We placed #9 out of 10 (but still #1 in your hearts!). Who needs a $2K grand prize when you get to go home with this guy???
There’s this tall drink of water at my work, and every time I run into him, I’m either wearing no makeup or holding a loaf of bread.
I woke up late one Monday, rolled right out of bed and into an elevator with him inside. I’ve never looked uglier than I did that morning, and he’s in there asking me how my weekend was, and all I kept thinking was PLEASE AVERT YOUR EYES. Another time, I was changing the iPads at work when I look over and see him looking at me, so I froze and dropped my screwdriver. Today, I was in the elevator with him on my way to get coffee, and I just had to be holding that freaking loaf of bread that I keep in my desk drawer. Ugh!
I don’t know what’s sadder—is it that part of my job as a web designer at Skechers involves creating e-blasts for the cafe inside our office building (how else would you know that tomorrow’s special is chicken tikka masala?!), or that while googling BBQ photos to use for their 4th of July special, I immediately recognized this spread from Smoke City Market???

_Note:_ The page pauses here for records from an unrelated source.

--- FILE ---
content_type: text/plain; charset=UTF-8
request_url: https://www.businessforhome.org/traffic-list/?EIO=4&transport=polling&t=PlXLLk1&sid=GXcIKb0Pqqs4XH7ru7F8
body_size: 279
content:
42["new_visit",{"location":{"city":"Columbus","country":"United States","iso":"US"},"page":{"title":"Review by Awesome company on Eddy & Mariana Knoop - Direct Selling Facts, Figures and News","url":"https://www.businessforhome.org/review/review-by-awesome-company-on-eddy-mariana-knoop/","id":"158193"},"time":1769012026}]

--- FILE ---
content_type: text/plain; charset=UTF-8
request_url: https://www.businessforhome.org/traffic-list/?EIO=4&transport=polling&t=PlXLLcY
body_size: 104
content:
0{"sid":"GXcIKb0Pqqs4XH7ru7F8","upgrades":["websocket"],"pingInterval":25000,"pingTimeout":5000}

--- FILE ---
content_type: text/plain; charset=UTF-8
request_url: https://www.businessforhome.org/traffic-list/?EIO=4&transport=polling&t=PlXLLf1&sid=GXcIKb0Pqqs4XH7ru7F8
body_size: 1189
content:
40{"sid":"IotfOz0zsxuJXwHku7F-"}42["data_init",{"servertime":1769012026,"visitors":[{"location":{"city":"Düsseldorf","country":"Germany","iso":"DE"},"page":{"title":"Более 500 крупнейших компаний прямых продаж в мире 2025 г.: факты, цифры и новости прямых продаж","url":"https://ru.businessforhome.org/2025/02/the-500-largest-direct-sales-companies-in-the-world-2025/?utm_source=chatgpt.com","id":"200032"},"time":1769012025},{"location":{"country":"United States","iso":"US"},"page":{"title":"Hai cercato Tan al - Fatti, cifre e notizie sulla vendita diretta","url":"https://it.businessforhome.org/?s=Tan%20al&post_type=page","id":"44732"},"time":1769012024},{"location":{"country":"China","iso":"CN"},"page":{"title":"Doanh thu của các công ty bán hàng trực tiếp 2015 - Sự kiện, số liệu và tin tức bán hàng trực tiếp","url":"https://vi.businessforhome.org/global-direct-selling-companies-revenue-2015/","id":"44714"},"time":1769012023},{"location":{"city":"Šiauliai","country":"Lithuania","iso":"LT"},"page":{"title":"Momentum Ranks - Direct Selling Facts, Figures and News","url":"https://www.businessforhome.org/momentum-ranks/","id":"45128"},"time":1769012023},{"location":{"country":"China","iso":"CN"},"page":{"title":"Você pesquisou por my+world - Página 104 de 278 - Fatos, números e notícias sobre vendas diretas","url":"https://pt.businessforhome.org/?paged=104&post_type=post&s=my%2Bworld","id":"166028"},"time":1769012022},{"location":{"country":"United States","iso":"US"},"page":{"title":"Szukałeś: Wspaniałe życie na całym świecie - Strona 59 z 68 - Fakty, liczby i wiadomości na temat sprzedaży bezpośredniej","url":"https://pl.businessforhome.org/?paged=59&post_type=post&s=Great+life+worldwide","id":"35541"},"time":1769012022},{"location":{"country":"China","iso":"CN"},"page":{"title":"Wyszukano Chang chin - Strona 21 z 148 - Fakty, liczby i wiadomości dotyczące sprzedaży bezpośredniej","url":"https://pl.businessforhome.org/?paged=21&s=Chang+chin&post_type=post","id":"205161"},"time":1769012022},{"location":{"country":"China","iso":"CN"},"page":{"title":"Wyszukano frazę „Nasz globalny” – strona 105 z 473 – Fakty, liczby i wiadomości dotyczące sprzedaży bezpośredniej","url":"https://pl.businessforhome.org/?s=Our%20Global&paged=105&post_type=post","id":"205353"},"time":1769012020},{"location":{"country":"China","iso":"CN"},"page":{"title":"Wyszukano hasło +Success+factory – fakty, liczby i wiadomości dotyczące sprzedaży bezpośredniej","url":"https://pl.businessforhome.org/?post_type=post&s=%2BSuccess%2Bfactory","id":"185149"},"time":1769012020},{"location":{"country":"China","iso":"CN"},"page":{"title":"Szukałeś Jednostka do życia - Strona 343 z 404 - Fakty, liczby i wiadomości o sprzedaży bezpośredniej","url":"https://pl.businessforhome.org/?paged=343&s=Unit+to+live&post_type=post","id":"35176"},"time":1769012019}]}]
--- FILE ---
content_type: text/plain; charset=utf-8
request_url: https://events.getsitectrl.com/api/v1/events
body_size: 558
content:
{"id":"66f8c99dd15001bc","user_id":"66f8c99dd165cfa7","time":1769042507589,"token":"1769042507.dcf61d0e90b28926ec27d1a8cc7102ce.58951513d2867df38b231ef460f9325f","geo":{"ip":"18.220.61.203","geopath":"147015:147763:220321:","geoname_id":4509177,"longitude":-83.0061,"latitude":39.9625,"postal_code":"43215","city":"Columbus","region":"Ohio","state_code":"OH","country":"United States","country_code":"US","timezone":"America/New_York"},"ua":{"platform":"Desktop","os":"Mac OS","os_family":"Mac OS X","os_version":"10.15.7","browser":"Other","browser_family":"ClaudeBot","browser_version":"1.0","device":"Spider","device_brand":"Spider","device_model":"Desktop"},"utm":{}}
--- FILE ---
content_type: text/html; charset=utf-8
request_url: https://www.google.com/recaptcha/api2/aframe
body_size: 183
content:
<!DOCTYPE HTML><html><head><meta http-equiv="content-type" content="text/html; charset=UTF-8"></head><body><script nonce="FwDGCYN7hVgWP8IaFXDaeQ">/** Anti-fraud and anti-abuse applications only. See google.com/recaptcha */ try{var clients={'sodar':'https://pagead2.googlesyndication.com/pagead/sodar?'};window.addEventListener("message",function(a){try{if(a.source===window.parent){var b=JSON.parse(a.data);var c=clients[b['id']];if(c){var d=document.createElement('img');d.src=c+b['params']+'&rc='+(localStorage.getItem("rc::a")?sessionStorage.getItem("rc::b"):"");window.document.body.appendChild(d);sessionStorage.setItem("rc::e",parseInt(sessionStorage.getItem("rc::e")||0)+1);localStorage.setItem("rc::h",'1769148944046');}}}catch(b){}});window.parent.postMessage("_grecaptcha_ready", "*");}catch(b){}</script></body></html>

If you’re looking for the key to my heart, a platter of smoked BBQ beef ribs will unlock all the mysteries.
My sister just accepted a job offer back home in SD, and I couldn’t be happier for her (or sadder for me!). The best part about living in LA is that it’s only an hour away from my sister’s condo in the OC and a few hours away from home. With my sister and brother-in-law moving back to SD, I won’t be able to just drop by whenever I’m feeling homesick anymore. I’ll also have to find someone else’s husband to cook me breakfast on Sunday mornings! Ha.
I usually enjoy being on my back, but this is getting ridic.
I’ve been living off muscle relaxers, pain killers and salon pas for the past three weeks. The cause is still unknown, but I’m pretty sure I went too hard at the Paul McCartney show! Ha.
I’ve been stressed out at work lately, and the doctor thinks I might be carrying the stress in my back. If only he could write me a doctor’s note forbidding me to work overtime. It’s the least he can do, since he won’t prescribe me more vicodin!